Tokenomics and Game Theory
Game theory was one of the most exciting topics for me in my economics studies because it is ubiquitous and applied in almost every aspect of life.
Sure, game theory is mostly used consciously in economics, but it plays a central role in tokenomics and cryto projects in particular. By definition, game theory is a branch of mathematics that studies strategies in competitive situations where the outcomes for the players involved depend critically on the actions of the other players.
The basic assumption is that each involved party is independent and makes its decisions after weighing the expected costs and gains of its actions. The big question here is who has what information. The more clarity (transparent rules) and equal amount of information all players have, the better future actions of the parties can be predicted.
So the reason why game theory is ideally suited for the blockchain world is because here, thanks to smart contracts and transparently communicated tokenomics models, the rules in the "game" have been clearly defined and all actors (should) have the same info. This is usually not the case in the real world, which is why those with more and better information can benefit more than everyone else. Research has shown that the better informed party in a deal usually gains up to 18% more economic advantage than the less informed party.
Arguably the most famous figure in the genesis of game theory is the American mathematician John Forbes Nash Jr. According to Wikipedia, Nash was also interested in physics and even recited one of his theories to Albert Einstein when he began studying at Princeton in 1948, but apparently at the end of the conversation Albert Einstein advised him "to study more physics" 🙂
Now, in relation to our topic of tokenomics, the theory of "Nash equilibrium" is probably the most important to understand. The so-called "Nash equilibrium" arises in a situation where no player can benefit from changing their own strategy, provided that all other players also remain true to their strategies.
The famous example of the prisoner's dilemma helps to understand the concept of the Nash equilibrium. Two suspects are interrogated separately for a crime. If both confess, they get four years in prison. If neither confesses, each is sentenced to two years in prison. If only one confesses, he is released and the other is sentenced to six years.
What will happen now? What would you do? Why?
The most important question here is: does everyone have the same information? And therefore: which option will they choose?
The best outcome is that neither confesses.

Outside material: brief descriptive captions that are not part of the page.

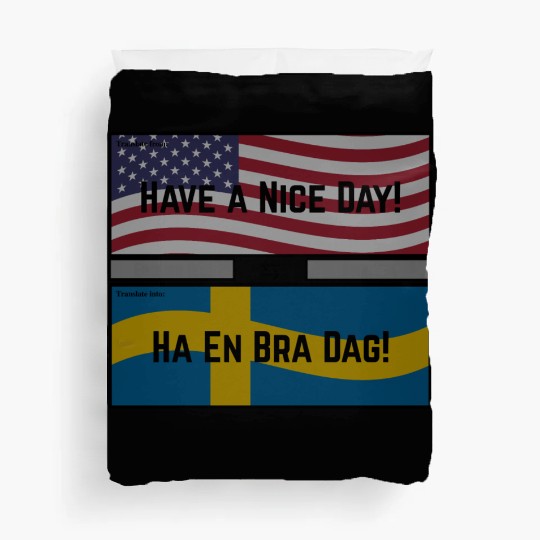 Have a Nice Day! Duvet Covers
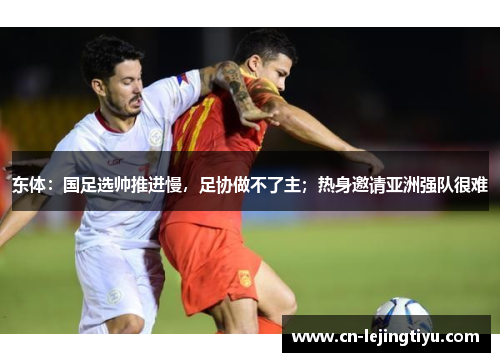 东体：国足选帅推进慢，足协做不了主；热身邀请亚洲强队很难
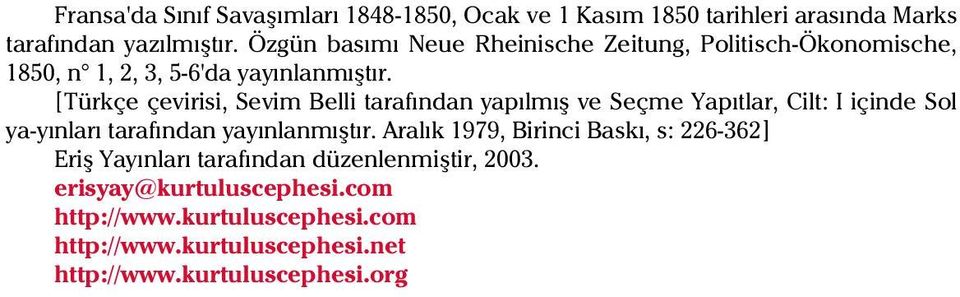 [Türkçe çevirisi, Sevim Belli tarafýndan yapýlmýþ ve Seçme Yapýtlar, Cilt: I içinde Sol ya-yýnlarý tarafýndan yayýnlanmýþtýr.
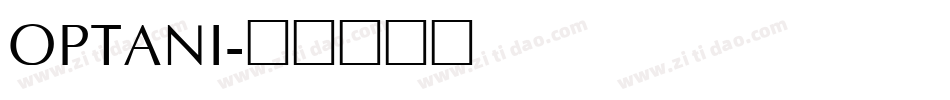 OPTANI字体转换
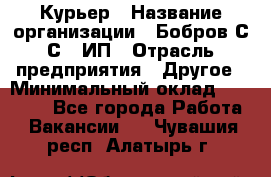 Курьер › Название организации ­ Бобров С.С., ИП › Отрасль предприятия ­ Другое › Минимальный оклад ­ 15 000 - Все города Работа » Вакансии   . Чувашия респ.,Алатырь г.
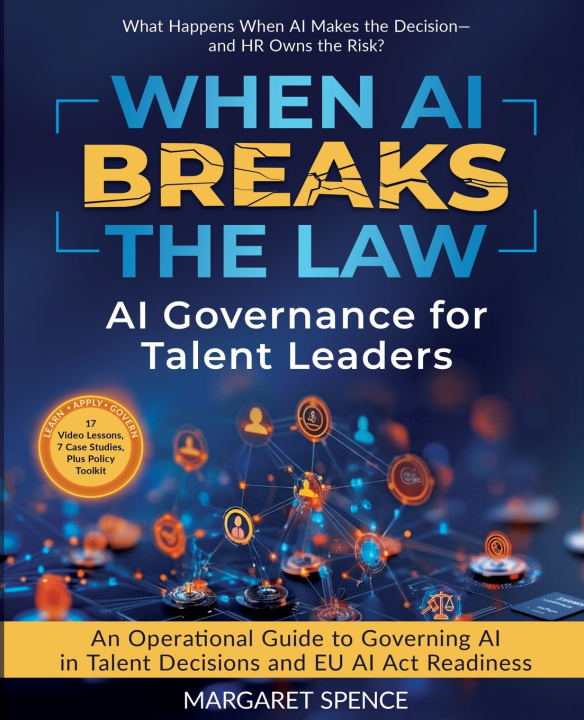 Book When AI Breaks The Law Margaret Spence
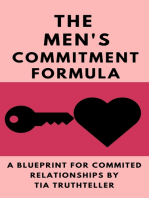 How Do You Get a Man to Commit? Give Him a Reason!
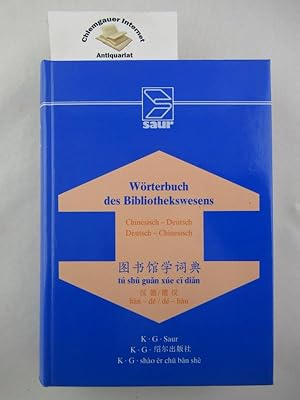 Wörterbuch des Bibliothekswesens : Chinesisch-Deutsch, Deutsch-Chinesisch.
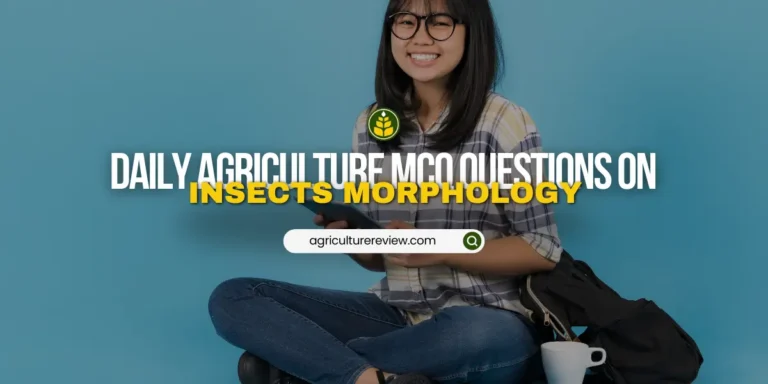 Daily MCQ Questions On Insects Morphology & Classification!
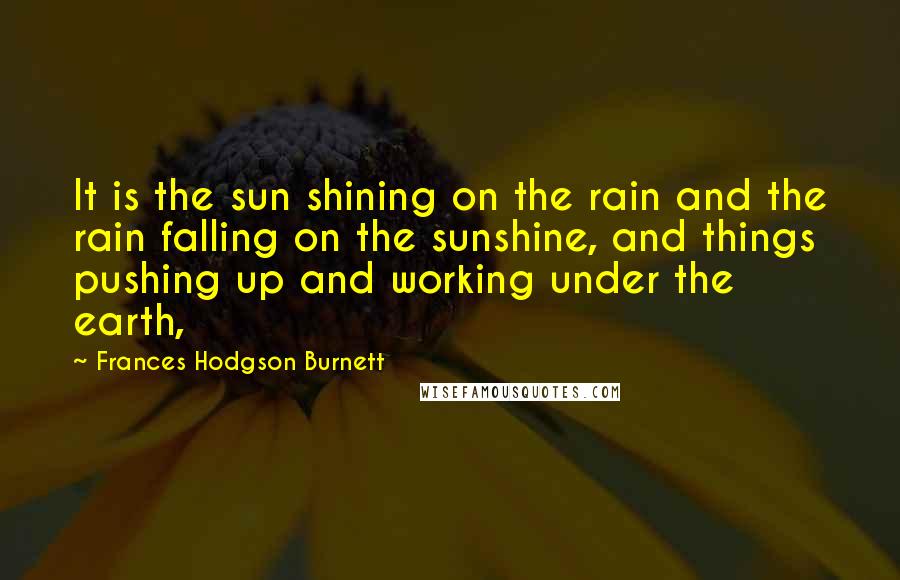 Frances Hodgson Burnett Quotes: It is the sun shining on the rain and the rain falling on the sunshine, and things pushing up and working under the earth,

However, the game theory model predicts that both will confess because they have no information about what the other prisoner will do and therefore hedge their bets and both converge on the middle outcome.
Satoshi Nakamoto also indirectly refers to game theory in his bitcoin whitepaper in 2008: "If a greedy attacker is able to assemble more CPU power than all the honest nodes, he would have to choose between using it to defraud people by stealing back their payments, or using it to generate new coins. He ought to find it more profitable to play by the rules, such rules that favor him with more new coins than everyone else combined, than to undermine the system and the validity of his own wealth."
Game theory is a branch of mathematics that studies strategic decision making. Tokenomics is the study of the design and use of tokens within distributed systems. Game theory is often used in the analysis of tokenomics as it helps to understand the strategic behavior of different players within a network and the potential outcomes of different token design choices. For example, game theory can be used to analyze the effects of token issuance, distribution, and incentives on the adoption and growth of a decentralized network. Additionally, tokenomics can also be considered as a form of game theory in practice, as it involves the design of rules and incentives to encourage certain behavior within a network. The goal of tokenomics is to create a balanced and sustainable ecosystem that aligns the interests of different stakeholders within the network and incentivizes them to act in the best interests of the network as a whole.